Squark comments on Open thread, 21-27 April 2014

Squark 25 Apr 2014 21:17 UTC
2 points

It’s not clear at all that AGI will have a utility function.

That’s something I’m willing to take bets on. Regardless, it is precisely the type of question we better start studying right now. It is a question with high FAI-relevance which is likely to be important for AGI regardless of friendliness.

But furthermore, bolting a complex, friendly utility function onto whatever AI architecture we come up with will probably be a very difficult feat of engineering...

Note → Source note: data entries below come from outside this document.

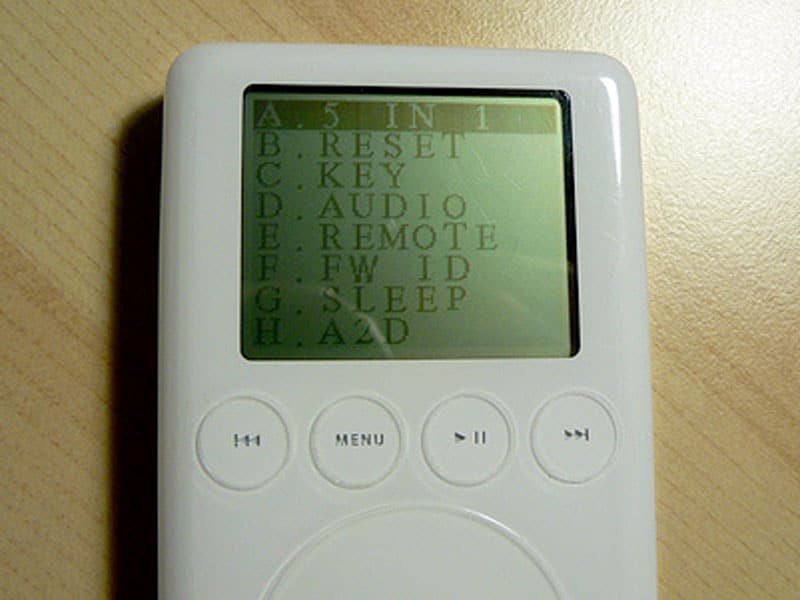 How To Use The iPod Diagnostic Mode
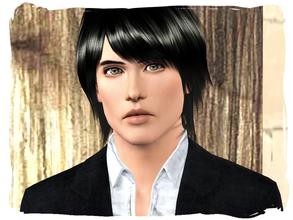 Sims 3 — Liam Shadowhunter by luvnyyjeter — This is Liam, the newest member of the Shadowhunter clan. 
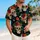 Sugar Skull Floral Motifs for Dia de los Muertos Celebrations and Festival Style Wear Hawaiian Shirt - 6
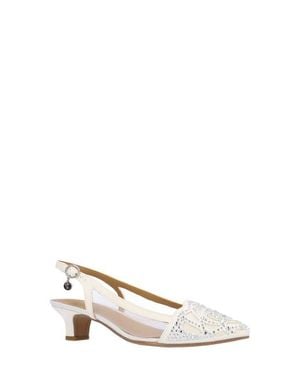 J. Reneé Elsinora Slingback Pump - Natural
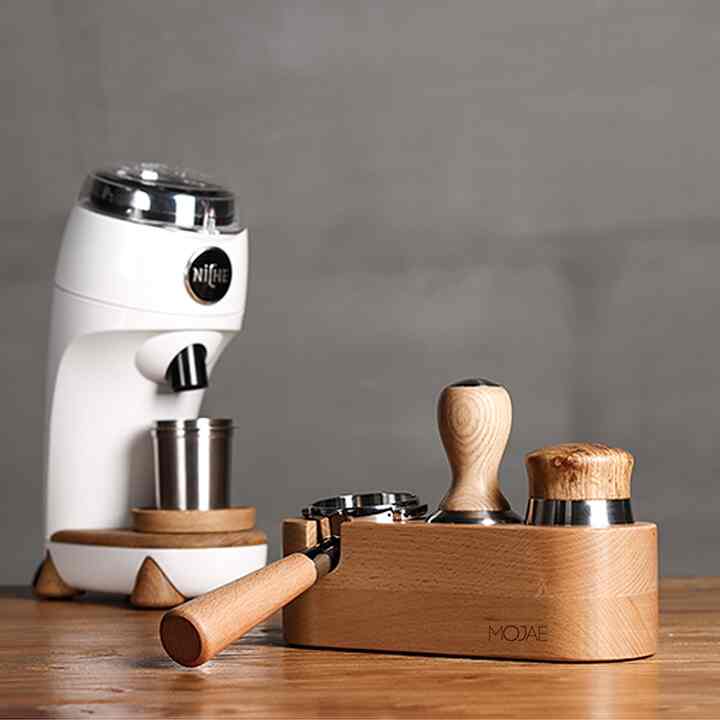 Tamping wood stand コーヒーフィルタータンパーホルダー 3口［2サイズ］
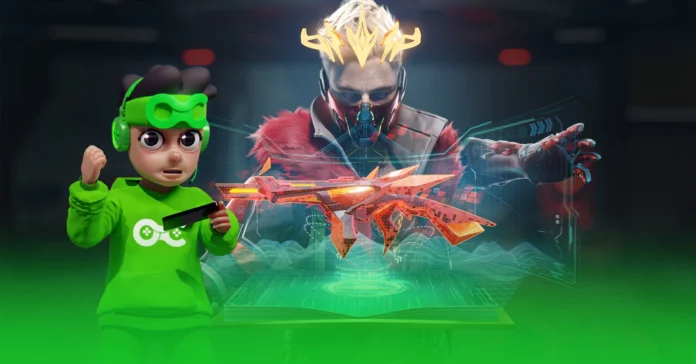 Evo Gun Free Fire, senjata evolusi dengan tampilan unik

I doubt it. IMO AGI will be able to optimize any utility function, that’s what makes it an aGi. However, even if you’re right, we still need to start working on finding that utility function.
- Punoxysm 26 Apr 2014 1:33 UTC
  3 points
  Parent
  I question both of these premises. It could be like you or I, in the sense that it simply executes a sequence of actions with no coherent or constant driving utility function (even long-term goals are often inconsistent with each other), and even if you could demonstrate to it a utility function that met some extremely high standards, it would not be persuaded to adopt it. Attempting to build in such a utility function could be possible, but not necessarily natural at all; in fact I bet it would be unnatural and difficult.
  
  I understand your rebuttal to “friendliness research is too premature to be useful” is “It is important enough to risk being premature”, but I hope you can agree that stronger arguments would put forward stronger evidence that the risk is not particularly large.
  
  But let’s leave that aside. I’ll concede that it is possible that developing a strong friendliness theory before strong AI could be the only path to safe AI under some circumstances.
  
  I still think that it is mistaken to try to ignore intermediate scenarios and focus only on that case. I wrote about this in a post before, How to Study AGIs safely which you commented on.
  - Squark 28 Apr 2014 19:04 UTC
    1 point
    Parent
    
    It could be like you or I, in the sense that it simply executes a sequence of actions with no coherent or constant driving utility function...
    
    I doubt the first AGI will be like this, unless you count WBE as AGI. But if it will, it’s very bad news, since it would be very difficult to make it friendly. Such an AGI is akin to an alien species which evolved under conditions vastly different from ours: it will probably have very different values.